> Extracted text
5.
Gestalt psichotherapy
"I do my thing and you do your thing.
I am not in this world to live up to your expectations,
And you are not in this world to live up to mine.
You are you, and I am I, and if by chance we find each other, it's beautiful.
If not, it can't be helped."
Fritz Perls
Psychotherapy is a method of dealing with a client’s psychological, social or other problems through direct contact with the therapist using verbal and non-verbal communication. Gestalt psychotherapy is a form of psychotherapy that focuses on seeing the need for and possibilities of change, making changes experimentally and managing the process of change appropriately. The experimental approach refers to an experience that a person consciously undergoes during the therapeutic contact, which results in a change in the person’s inner self and in their relationship with the surroundings.
Gestalt psychotherapy does not aim to break or forcibly change learned psychological defence strategies or contact styles, but rather helps the client to see the need for change, to understand how the person works, and to make conscious and purposeful change. Gestalt’s “paradoxical” theory of change (Arnold Beisser,1970) states that in order to change, one must first fully experience and become aware of who one is and what one is, before trying to be what one is not (yet), to achieve what is not (yet).
Gestalt psychotherapy, as being the holistic approach, views the human being as a whole organism consisting of many dimensions or parts that interact and exist only in relation to each other, and a change in one part leads to a change in all the others.
Holistic approaches define three major dimensions: body, mind and spirit. In Gestalt therapy, special attention is given to working with the body and body processes. Gestalt therapy seeks to integrate all aspects of the human being into a unified whole, so that the person can live a conscious life minute after minute, in wholeness and harmony, both within oneself and in relation to one’s surroundings:
· restoring contact with body processes
· understanding the senses and non-verbal processes
· reconnecting the broken/separate parts of one’s personality
· integrating the parts of the personality into a unified whole
“Human and all being as a whole” is one of the main principles of Gestalt therapy. “This means that our physical, emotional, intellectual and spiritual aspects are constantly working to achieve balance with each other and with the world around us”.
The main purposes of Gestalt therapy:
1. Increase human awareness, consciousness and a deeper knowledge of one’s personality.

> Required work
[1] Decide whether each statement agrees with the Gestalt psychotherapy text, and back each yes or no with the deciding words quoted from it. (a) Gestalt psychotherapy tries to forcibly change a client's learned defense strategies. (b) Holistic approaches name body, mind and spirit as their three major dimensions. (c) Under the holistic view, changing one part of a person leaves the other parts unchanged.
[2] The Gestalt psychotherapy text gives a bulleted list of ways Gestalt therapy brings a person into a unified whole. List every item on it.
[3] Copy from the Gestalt psychotherapy text, word for word, everything from "I am not in" down to "with the surroundings.".

> The data
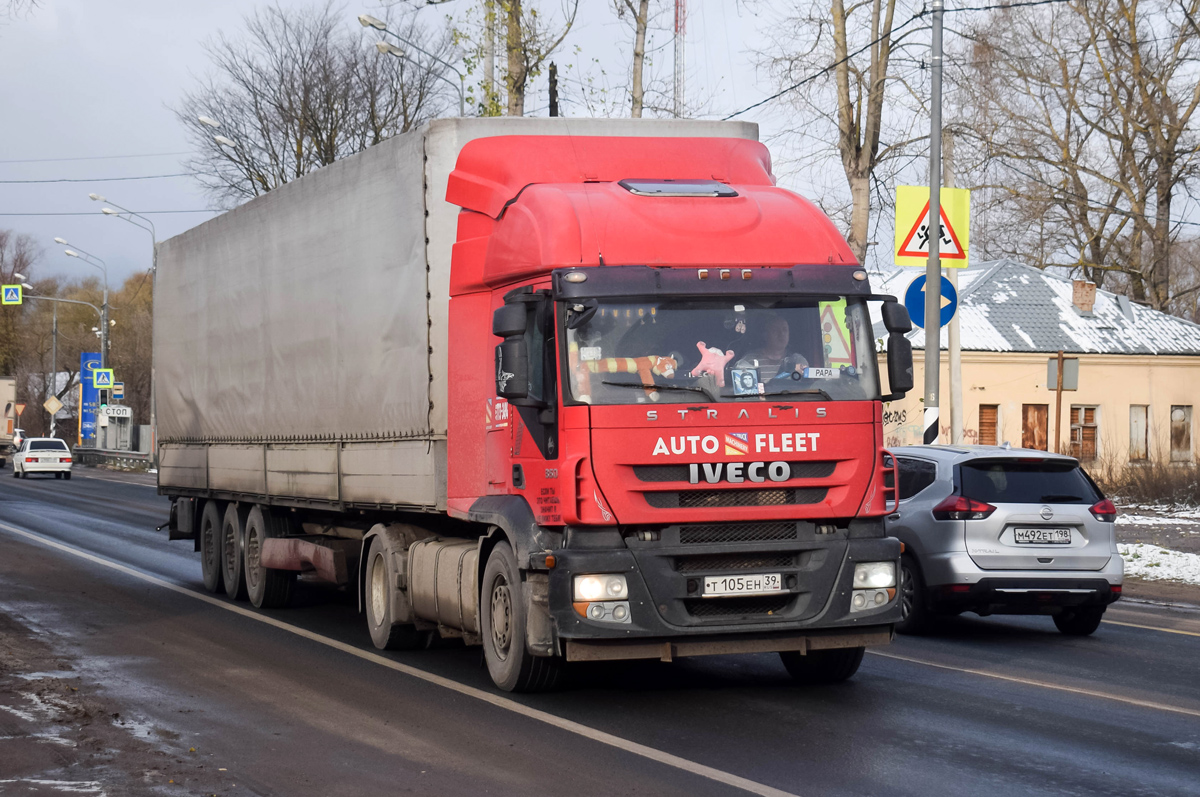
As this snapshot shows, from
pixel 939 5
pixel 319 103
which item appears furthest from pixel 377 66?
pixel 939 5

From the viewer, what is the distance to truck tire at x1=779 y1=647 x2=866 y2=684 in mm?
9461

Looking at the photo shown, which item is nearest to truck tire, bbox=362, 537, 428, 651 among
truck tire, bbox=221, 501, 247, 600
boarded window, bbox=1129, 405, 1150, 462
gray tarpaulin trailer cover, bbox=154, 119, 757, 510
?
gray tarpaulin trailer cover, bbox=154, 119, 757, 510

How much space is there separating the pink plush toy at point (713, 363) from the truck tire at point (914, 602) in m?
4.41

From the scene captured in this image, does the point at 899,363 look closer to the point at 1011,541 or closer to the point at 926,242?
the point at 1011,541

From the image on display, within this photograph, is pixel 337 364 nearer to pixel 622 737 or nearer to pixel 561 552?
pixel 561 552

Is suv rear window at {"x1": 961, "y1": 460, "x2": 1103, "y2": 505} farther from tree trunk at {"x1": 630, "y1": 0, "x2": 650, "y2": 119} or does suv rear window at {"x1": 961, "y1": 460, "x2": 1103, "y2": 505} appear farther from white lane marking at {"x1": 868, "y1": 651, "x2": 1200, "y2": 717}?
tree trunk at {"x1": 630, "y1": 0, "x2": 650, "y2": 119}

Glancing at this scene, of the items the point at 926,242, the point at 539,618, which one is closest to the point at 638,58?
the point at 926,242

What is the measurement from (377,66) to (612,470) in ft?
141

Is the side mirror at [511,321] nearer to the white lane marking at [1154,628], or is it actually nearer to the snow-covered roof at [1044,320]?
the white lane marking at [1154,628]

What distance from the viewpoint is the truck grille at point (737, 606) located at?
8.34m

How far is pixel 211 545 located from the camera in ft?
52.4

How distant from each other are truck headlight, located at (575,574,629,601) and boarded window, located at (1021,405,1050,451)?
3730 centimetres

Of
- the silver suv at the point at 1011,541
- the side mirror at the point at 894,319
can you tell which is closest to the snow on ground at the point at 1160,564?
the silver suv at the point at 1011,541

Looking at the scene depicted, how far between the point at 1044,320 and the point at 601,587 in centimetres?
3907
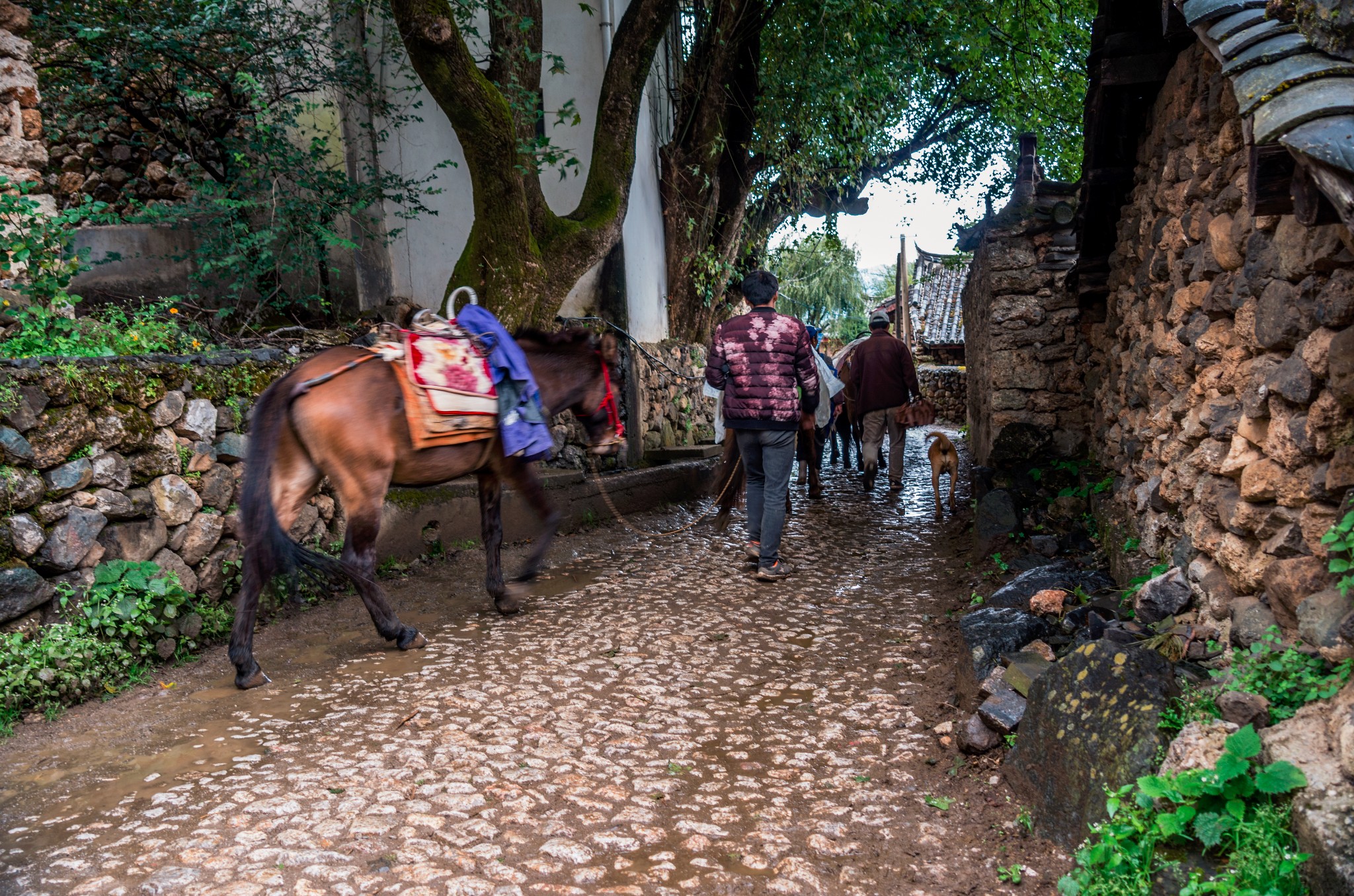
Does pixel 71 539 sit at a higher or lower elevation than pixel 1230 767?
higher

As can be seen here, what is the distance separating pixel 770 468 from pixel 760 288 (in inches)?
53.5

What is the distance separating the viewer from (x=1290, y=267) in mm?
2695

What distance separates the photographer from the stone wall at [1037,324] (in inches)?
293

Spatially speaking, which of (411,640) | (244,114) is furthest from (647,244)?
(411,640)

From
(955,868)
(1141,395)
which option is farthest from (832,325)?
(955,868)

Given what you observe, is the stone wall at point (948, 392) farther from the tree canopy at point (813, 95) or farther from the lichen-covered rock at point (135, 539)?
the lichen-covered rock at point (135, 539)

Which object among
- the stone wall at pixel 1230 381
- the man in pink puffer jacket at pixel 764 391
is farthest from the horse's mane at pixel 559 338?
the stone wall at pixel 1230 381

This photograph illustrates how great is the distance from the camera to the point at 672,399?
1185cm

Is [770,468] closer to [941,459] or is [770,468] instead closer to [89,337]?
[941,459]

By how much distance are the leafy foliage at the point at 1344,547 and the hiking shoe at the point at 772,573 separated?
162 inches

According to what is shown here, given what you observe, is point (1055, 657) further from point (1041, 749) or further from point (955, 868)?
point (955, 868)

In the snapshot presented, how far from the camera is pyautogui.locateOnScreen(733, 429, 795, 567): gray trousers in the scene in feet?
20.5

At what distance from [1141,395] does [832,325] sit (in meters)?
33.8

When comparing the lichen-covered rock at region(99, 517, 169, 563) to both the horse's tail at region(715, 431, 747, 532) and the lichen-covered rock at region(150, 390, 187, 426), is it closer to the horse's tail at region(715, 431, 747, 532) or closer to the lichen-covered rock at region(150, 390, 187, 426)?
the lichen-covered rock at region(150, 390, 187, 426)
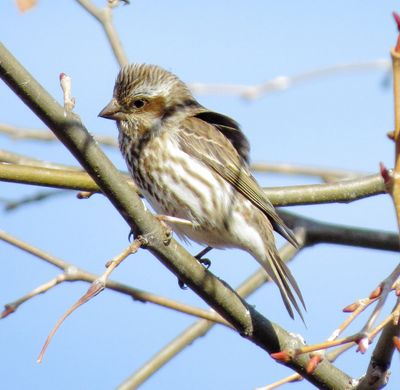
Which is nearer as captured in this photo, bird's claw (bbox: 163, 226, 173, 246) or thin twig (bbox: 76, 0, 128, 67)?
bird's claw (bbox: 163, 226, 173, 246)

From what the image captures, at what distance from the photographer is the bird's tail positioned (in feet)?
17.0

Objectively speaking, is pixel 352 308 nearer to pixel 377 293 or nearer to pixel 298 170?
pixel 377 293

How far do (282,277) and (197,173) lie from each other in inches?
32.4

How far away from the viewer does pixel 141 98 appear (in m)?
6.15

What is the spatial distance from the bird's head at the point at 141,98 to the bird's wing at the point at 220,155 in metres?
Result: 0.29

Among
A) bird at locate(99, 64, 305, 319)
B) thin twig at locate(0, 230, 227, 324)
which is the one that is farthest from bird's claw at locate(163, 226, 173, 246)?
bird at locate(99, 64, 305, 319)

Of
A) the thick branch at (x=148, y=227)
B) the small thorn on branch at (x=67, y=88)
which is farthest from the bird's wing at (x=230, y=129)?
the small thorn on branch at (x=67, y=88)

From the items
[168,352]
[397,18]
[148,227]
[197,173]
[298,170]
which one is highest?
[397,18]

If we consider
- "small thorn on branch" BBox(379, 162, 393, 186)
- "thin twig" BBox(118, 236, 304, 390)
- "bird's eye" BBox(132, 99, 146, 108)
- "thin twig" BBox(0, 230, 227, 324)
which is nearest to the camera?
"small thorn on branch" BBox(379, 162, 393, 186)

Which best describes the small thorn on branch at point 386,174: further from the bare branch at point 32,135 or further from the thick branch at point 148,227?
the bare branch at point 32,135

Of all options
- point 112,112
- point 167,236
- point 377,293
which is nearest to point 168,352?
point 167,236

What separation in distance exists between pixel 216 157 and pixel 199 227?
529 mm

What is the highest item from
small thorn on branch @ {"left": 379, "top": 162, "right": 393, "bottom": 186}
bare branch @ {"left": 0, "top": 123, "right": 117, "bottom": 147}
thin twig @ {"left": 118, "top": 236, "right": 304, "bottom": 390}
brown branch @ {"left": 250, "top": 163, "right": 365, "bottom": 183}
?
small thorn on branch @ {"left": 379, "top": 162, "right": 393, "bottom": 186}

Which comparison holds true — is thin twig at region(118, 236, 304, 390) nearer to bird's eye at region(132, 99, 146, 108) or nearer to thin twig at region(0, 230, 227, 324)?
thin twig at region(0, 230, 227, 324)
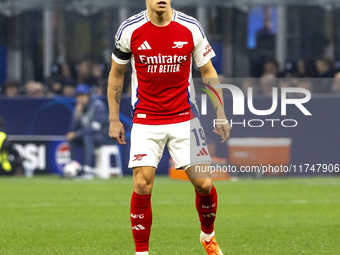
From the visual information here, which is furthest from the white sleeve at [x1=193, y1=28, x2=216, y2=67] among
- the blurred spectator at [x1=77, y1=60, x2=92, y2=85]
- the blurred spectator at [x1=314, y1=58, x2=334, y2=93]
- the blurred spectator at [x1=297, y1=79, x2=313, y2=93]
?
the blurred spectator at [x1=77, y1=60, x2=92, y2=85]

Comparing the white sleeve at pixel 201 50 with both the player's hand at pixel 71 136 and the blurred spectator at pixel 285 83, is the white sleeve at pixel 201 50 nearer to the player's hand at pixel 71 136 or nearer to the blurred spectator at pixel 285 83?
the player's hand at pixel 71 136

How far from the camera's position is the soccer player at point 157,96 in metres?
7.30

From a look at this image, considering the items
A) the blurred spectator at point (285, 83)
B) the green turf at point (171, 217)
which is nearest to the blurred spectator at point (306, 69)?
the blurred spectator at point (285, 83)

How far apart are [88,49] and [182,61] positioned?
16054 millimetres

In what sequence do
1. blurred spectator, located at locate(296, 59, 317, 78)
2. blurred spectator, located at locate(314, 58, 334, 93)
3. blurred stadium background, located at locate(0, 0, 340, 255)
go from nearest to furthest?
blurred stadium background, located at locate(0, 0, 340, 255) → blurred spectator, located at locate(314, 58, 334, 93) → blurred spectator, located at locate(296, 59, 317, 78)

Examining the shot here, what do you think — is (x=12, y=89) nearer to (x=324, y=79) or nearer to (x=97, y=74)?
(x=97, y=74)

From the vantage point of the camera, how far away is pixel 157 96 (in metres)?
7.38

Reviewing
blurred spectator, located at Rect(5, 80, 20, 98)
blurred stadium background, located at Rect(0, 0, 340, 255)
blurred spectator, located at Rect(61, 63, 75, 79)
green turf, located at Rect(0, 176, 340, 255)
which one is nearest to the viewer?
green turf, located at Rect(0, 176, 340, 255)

> Task-by-task results
[1]
(a) No: "does not aim to break or forcibly change learned psychological defence strategies or contact styles"
(b) Yes: "Holistic approaches define three major dimensions: body, mind and spirit"
(c) No: "a change in one part leads to a change in all the others"

[2]
- restoring contact with body processes
- understanding the senses and non-verbal processes
- reconnecting the broken/separate parts of one’s personality
- integrating the parts of the personality into a unified whole

[3]
I am not in this world to live up to your expectations,
And you are not in this world to live up to mine.
You are you, and I am I, and if by chance we find each other, it's beautiful.
If not, it can't be helped."
Fritz Perls
Psychotherapy is a method of dealing with a client’s psychological, social or other problems through direct contact with the therapist using verbal and non-verbal communication. Gestalt psychotherapy is a form of psychotherapy that focuses on seeing the need for and possibilities of change, making changes experimentally and managing the process of change appropriately. The experimental approach refers to an experience that a person consciously undergoes during the therapeutic contact, which results in a change in the person’s inner self and in their relationship with the surroundings.